Thanks in part to growing unionization rates and government intervention in the market during the Quiet Revolution, workers saw their salaries increase in proportion to increases in economic productivity.
But beginning in the late 1970s, productivity and wages followed different paths; while the former continued to climb, the latter remained idle.
Between 1983 and 2017, the productivity of the Quebec economy increased by 34.5 per cent. Hourly wages, though, increased only 9.5 per cent during that period, while the salaries of unionized workers increased even less.
"That means that salaried workers, who contributed with their work to the productivity gains … did not benefit as they should have," the Rouillards write in the article, which was published in the journal L'Actualité économique.
They offer a number of explanations for this reversal.
A series of recessions in the 1980s and 1990s left Quebec with chronically high unemployment. This was compounded by free trade agreements, such as NAFTA, which increased labour market competition.
At the same time, unionization rates declined as job growth was concentrated in the service sectors, where labour tends to be less organized.
But the Rouillards also stress the lasting influence of a policy, first drafted by Robert Bourassa's government in 1972, to align public sector pay increases with those in the private sector.

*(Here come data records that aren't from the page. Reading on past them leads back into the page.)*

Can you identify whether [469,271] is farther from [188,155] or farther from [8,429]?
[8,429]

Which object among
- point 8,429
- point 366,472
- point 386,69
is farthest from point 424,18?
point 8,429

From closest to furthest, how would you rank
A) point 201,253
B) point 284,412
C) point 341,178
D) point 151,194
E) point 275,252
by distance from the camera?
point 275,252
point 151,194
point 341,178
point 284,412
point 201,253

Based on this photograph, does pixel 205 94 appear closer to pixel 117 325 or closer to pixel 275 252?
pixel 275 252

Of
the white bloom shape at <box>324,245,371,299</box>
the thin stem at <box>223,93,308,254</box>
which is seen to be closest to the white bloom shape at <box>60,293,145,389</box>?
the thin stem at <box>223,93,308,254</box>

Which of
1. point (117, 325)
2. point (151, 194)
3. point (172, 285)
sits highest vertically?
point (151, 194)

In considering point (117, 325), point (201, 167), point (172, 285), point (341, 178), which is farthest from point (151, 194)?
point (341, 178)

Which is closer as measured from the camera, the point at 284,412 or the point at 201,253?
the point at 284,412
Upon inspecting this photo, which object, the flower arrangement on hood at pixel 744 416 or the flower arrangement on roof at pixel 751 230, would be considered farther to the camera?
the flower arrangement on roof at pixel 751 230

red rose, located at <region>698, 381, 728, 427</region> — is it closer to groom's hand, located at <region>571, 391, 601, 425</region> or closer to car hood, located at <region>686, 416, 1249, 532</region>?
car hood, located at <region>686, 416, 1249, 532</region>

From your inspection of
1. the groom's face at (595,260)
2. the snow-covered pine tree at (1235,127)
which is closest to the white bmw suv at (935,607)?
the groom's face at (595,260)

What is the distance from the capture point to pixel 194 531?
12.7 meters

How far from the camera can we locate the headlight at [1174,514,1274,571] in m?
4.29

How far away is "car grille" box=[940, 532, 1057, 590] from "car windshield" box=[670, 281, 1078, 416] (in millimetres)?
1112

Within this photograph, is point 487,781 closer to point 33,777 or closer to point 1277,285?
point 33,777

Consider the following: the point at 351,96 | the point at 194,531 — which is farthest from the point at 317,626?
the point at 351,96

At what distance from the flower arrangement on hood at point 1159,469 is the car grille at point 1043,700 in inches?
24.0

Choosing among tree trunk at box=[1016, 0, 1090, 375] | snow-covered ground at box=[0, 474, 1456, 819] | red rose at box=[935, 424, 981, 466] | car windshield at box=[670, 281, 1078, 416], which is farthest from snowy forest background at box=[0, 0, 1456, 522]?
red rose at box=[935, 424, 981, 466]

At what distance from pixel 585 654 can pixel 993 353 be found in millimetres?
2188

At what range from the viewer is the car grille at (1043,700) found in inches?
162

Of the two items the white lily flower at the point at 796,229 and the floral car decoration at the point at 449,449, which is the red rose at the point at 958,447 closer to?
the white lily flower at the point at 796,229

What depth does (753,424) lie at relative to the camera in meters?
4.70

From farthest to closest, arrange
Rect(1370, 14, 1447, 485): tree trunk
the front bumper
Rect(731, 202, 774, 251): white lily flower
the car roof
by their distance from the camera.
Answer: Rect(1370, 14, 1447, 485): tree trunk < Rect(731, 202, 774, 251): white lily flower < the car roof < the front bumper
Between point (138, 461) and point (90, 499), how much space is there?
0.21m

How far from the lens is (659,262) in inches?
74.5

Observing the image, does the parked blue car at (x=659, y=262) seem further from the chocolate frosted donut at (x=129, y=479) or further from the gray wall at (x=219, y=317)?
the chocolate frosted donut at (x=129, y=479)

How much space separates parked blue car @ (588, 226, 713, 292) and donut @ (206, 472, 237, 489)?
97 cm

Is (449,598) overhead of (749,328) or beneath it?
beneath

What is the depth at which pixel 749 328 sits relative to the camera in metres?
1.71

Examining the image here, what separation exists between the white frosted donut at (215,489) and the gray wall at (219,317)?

Successive Quebec governments, even the ostensibly pro-labour Parti Québécois, have pursued this objective with earnestness, often bypassing the collective bargaining process to legislate work conditions.
In 1982, public and para-public sector salaries were nearly 12 per cent higher than private sector salaries, when benefits were factored in. By 2020, unionized public sector workers were making nine per cent less than other salaried workers in the province.
The effect of this decrease was likely felt beyond the stretched budgets of teachers and nurses, according to the Rouillards.
Quebec has an unusually large number of unionized public sector workers by Canadian standards, more than 550,000 at last count, in addition to more than 200,000 para-public workers.
Between 15 and 20 per cent of salaried workers in Quebec collect their paycheques from the provincial government.
By forcing public sector wages downward, the government may have brought other wages in the province down with them.
"We conclude that government policies regarding public sector remuneration played a significant role in the quasi-stagnation of real wages and purchasing power of all salaried workers in the last 40 years," the Rouillards write.
Time for a deal?
For the moment, it doesn't appear as though Quebec is headed toward an unlimited general strike of its public sector workers. Both sides have incentives to strike a deal.
Though public opinion may be favourable to some health-care workers because of the pandemic, Legault too is popular and is up for re-election next year.
"Legault doesn't want to go into an election with 500,000 public sector workers on his back," said Bernatchez.
But the history of wages in Quebec illustrates that what is at stake in these negotiations is not simply a political calculus.
At a moment when inflation is increasing and affordable housing is scarce, what Legault agrees to pay government employees will influence what all Quebecers will be able to afford in the coming years.